MATERIAL PROVIDED:
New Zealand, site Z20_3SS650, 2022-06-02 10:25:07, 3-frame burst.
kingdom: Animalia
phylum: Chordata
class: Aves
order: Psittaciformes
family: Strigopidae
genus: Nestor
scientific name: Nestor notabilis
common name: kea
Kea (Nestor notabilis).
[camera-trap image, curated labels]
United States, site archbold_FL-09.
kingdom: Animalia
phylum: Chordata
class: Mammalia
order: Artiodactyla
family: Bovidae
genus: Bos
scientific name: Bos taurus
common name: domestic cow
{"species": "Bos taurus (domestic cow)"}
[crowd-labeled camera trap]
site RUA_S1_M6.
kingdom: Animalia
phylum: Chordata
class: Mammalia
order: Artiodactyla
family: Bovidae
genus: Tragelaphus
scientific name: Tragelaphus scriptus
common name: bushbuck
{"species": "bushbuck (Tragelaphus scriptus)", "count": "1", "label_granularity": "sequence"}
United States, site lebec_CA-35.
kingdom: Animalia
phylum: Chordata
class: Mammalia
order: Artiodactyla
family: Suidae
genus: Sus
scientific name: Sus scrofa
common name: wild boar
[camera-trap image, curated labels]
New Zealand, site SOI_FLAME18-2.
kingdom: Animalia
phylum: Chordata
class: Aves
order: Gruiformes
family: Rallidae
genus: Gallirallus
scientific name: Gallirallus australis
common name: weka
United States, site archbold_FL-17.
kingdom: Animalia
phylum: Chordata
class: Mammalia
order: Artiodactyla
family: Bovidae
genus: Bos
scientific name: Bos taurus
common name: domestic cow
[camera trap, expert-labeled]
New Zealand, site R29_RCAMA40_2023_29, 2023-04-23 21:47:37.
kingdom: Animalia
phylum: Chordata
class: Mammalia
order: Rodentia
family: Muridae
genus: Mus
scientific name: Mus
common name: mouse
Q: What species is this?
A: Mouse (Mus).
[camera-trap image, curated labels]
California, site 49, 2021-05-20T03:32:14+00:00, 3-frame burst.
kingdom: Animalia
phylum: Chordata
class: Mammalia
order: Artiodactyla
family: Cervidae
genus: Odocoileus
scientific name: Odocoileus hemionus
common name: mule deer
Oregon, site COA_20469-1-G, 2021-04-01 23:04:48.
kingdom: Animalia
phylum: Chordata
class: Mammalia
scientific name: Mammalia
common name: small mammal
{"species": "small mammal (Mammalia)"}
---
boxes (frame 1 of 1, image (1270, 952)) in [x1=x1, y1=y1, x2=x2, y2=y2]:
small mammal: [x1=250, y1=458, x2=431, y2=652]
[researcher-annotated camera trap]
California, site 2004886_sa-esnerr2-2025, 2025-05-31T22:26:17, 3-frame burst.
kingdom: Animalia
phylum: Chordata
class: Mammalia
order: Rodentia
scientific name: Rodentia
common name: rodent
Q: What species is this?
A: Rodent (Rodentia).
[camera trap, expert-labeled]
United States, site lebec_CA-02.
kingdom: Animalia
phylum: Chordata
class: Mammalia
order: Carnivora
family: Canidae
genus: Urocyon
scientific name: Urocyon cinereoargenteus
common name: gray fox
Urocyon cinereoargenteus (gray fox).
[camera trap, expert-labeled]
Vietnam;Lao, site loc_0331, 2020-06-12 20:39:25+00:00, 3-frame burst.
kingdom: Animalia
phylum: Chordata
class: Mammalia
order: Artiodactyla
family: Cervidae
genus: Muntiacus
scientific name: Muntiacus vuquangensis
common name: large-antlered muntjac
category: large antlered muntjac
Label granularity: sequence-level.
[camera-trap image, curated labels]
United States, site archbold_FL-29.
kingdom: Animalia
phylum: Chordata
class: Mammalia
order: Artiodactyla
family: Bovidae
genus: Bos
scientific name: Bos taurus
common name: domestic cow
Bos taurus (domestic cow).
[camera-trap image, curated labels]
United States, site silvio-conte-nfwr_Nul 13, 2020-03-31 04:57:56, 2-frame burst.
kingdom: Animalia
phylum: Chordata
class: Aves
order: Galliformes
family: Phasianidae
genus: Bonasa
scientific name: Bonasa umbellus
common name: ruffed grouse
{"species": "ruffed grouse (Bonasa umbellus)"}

TASK DETAILS: Output the records verbatim, from the first line to the last.

TASK RESPONSE:
New Zealand, site Z20_3SS650, 2022-06-02 10:25:07, 3-frame burst.
kingdom: Animalia
phylum: Chordata
class: Aves
order: Psittaciformes
family: Strigopidae
genus: Nestor
scientific name: Nestor notabilis
common name: kea
Kea (Nestor notabilis).
[camera-trap image, curated labels]
United States, site archbold_FL-09.
kingdom: Animalia
phylum: Chordata
class: Mammalia
order: Artiodactyla
family: Bovidae
genus: Bos
scientific name: Bos taurus
common name: domestic cow
{"species": "Bos taurus (domestic cow)"}
[crowd-labeled camera trap]
site RUA_S1_M6.
kingdom: Animalia
phylum: Chordata
class: Mammalia
order: Artiodactyla
family: Bovidae
genus: Tragelaphus
scientific name: Tragelaphus scriptus
common name: bushbuck
{"species": "bushbuck (Tragelaphus scriptus)", "count": "1", "label_granularity": "sequence"}
United States, site lebec_CA-35.
kingdom: Animalia
phylum: Chordata
class: Mammalia
order: Artiodactyla
family: Suidae
genus: Sus
scientific name: Sus scrofa
common name: wild boar
[camera-trap image, curated labels]
New Zealand, site SOI_FLAME18-2.
kingdom: Animalia
phylum: Chordata
class: Aves
order: Gruiformes
family: Rallidae
genus: Gallirallus
scientific name: Gallirallus australis
common name: weka
United States, site archbold_FL-17.
kingdom: Animalia
phylum: Chordata
class: Mammalia
order: Artiodactyla
family: Bovidae
genus: Bos
scientific name: Bos taurus
common name: domestic cow
[camera trap, expert-labeled]
New Zealand, site R29_RCAMA40_2023_29, 2023-04-23 21:47:37.
kingdom: Animalia
phylum: Chordata
class: Mammalia
order: Rodentia
family: Muridae
genus: Mus
scientific name: Mus
common name: mouse
Q: What species is this?
A: Mouse (Mus).
[camera-trap image, curated labels]
California, site 49, 2021-05-20T03:32:14+00:00, 3-frame burst.
kingdom: Animalia
phylum: Chordata
class: Mammalia
order: Artiodactyla
family: Cervidae
genus: Odocoileus
scientific name: Odocoileus hemionus
common name: mule deer
Oregon, site COA_20469-1-G, 2021-04-01 23:04:48.
kingdom: Animalia
phylum: Chordata
class: Mammalia
scientific name: Mammalia
common name: small mammal
{"species": "small mammal (Mammalia)"}
---
boxes (frame 1 of 1, image (1270, 952)) in [x1=x1, y1=y1, x2=x2, y2=y2]:
small mammal: [x1=250, y1=458, x2=431, y2=652]
[researcher-annotated camera trap]
California, site 2004886_sa-esnerr2-2025, 2025-05-31T22:26:17, 3-frame burst.
kingdom: Animalia
phylum: Chordata
class: Mammalia
order: Rodentia
scientific name: Rodentia
common name: rodent
Q: What species is this?
A: Rodent (Rodentia).
[camera trap, expert-labeled]
United States, site lebec_CA-02.
kingdom: Animalia
phylum: Chordata
class: Mammalia
order: Carnivora
family: Canidae
genus: Urocyon
scientific name: Urocyon cinereoargenteus
common name: gray fox
Urocyon cinereoargenteus (gray fox).
[camera trap, expert-labeled]
Vietnam;Lao, site loc_0331, 2020-06-12 20:39:25+00:00, 3-frame burst.
kingdom: Animalia
phylum: Chordata
class: Mammalia
order: Artiodactyla
family: Cervidae
genus: Muntiacus
scientific name: Muntiacus vuquangensis
common name: large-antlered muntjac
category: large antlered muntjac
Label granularity: sequence-level.
[camera-trap image, curated labels]
United States, site archbold_FL-29.
kingdom: Animalia
phylum: Chordata
class: Mammalia
order: Artiodactyla
family: Bovidae
genus: Bos
scientific name: Bos taurus
common name: domestic cow
Bos taurus (domestic cow).
[camera-trap image, curated labels]
United States, site silvio-conte-nfwr_Nul 13, 2020-03-31 04:57:56, 2-frame burst.
kingdom: Animalia
phylum: Chordata
class: Aves
order: Galliformes
family: Phasianidae
genus: Bonasa
scientific name: Bonasa umbellus
common name: ruffed grouse
{"species": "ruffed grouse (Bonasa umbellus)"}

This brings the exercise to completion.